§ Stored data:
- - - -
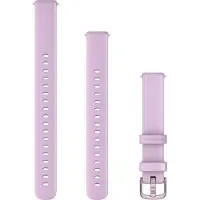 Garmin Lily 2 14 Mm Silikonarmband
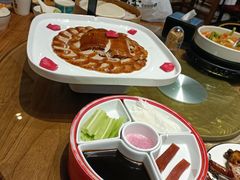 -壹零捌道·北京烤鸭(车公庄店)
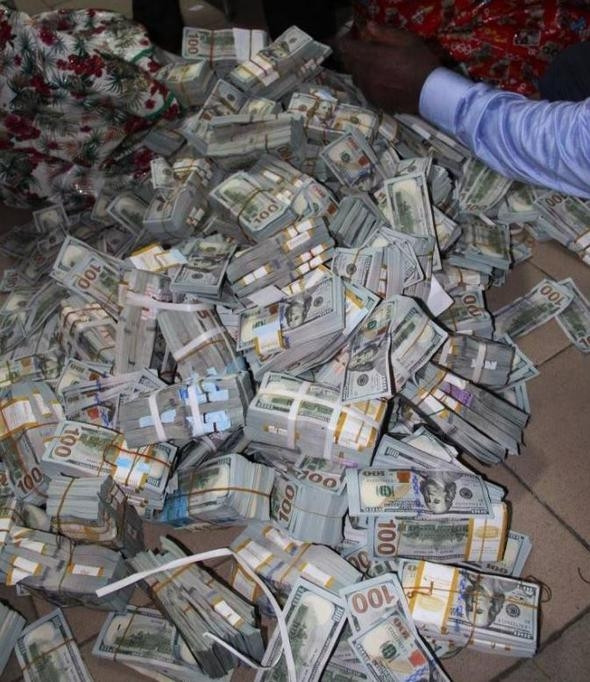 Şüphelenip girdikleri evden çıkanlar şoke etti! - Sayfa 5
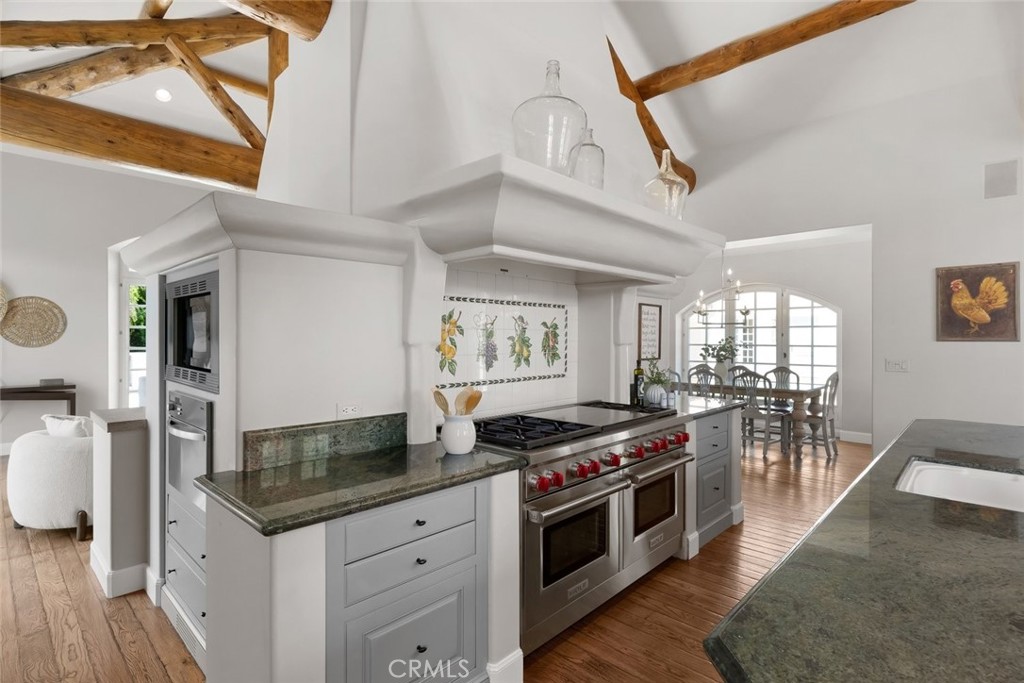 2520 Nightshade Place Property Photo 14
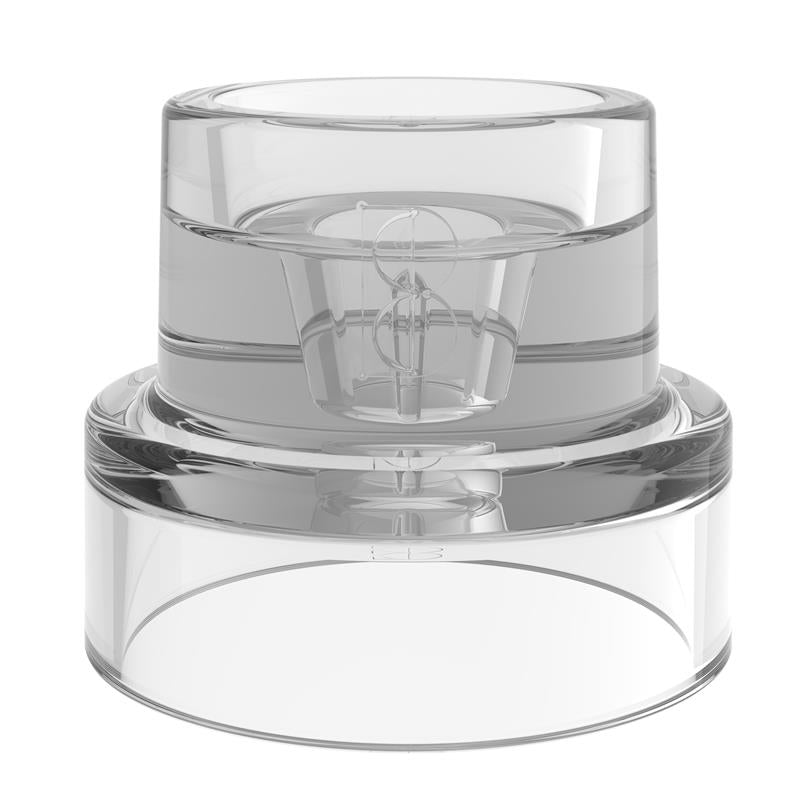 Multi držalo za steklo Bolsius okroglo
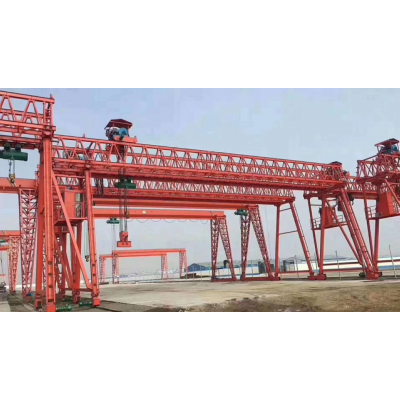 內蒙古赤峰市起重機械精細加工優質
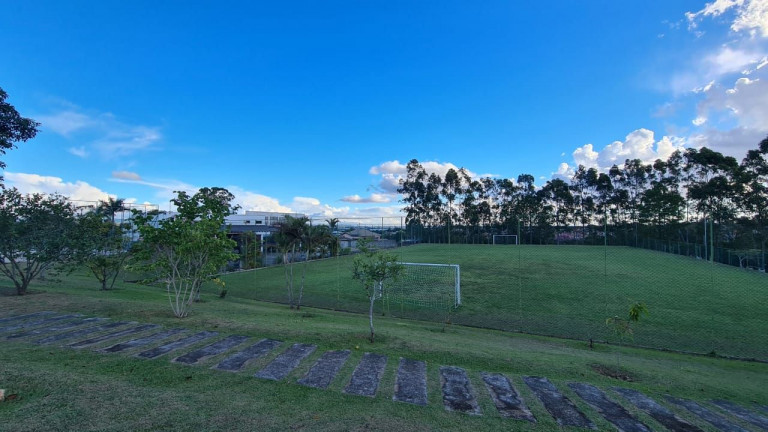Imagem Terreno em Condomínio à Venda, 1.500 m² em Condomínio Village Castelo Itu - Itu Imagem Terreno em Condomínio à Venda, 1.500 m² em Condomínio Village Castelo Itu - Itu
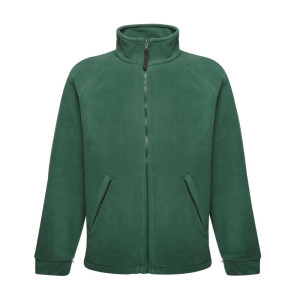 Vert bouteille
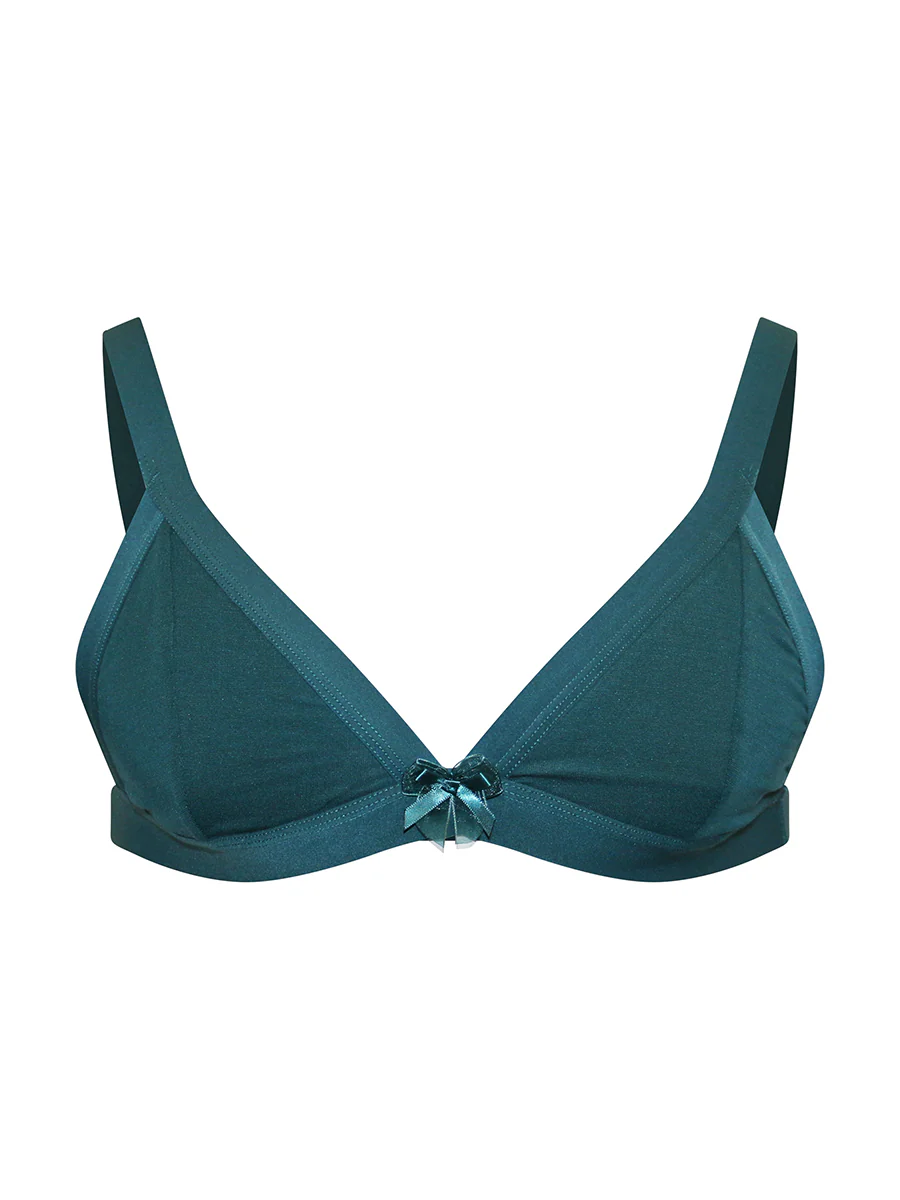 Sky Soft Bralette - Image 6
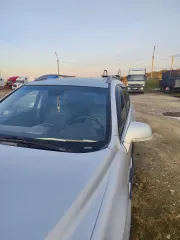 Chevrolet Captiva 2011, транспортное средство – легковой автомобиль, марка/модель – ШЕВРОЛЕ КАПТИВА, год выпуска – 2011, VIN – KLACD266DBB031121, гос.номер - Р837АУ125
- - - -
§ Problem details: Output every record above exactly as written, but skip the pictures.

§ Answer to this task:
 Garmin Lily 2 14 Mm Silikonarmband
 -壹零捌道·北京烤鸭(车公庄店)
 Şüphelenip girdikleri evden çıkanlar şoke etti! - Sayfa 5
 2520 Nightshade Place Property Photo 14
 Multi držalo za steklo Bolsius okroglo
 內蒙古赤峰市起重機械精細加工優質
Imagem Terreno em Condomínio à Venda, 1.500 m² em Condomínio Village Castelo Itu - Itu Imagem Terreno em Condomínio à Venda, 1.500 m² em Condomínio Village Castelo Itu - Itu
 Vert bouteille
 Sky Soft Bralette - Image 6
 Chevrolet Captiva 2011, транспортное средство – легковой автомобиль, марка/модель – ШЕВРОЛЕ КАПТИВА, год выпуска – 2011, VIN – KLACD266DBB031121, гос.номер - Р837АУ125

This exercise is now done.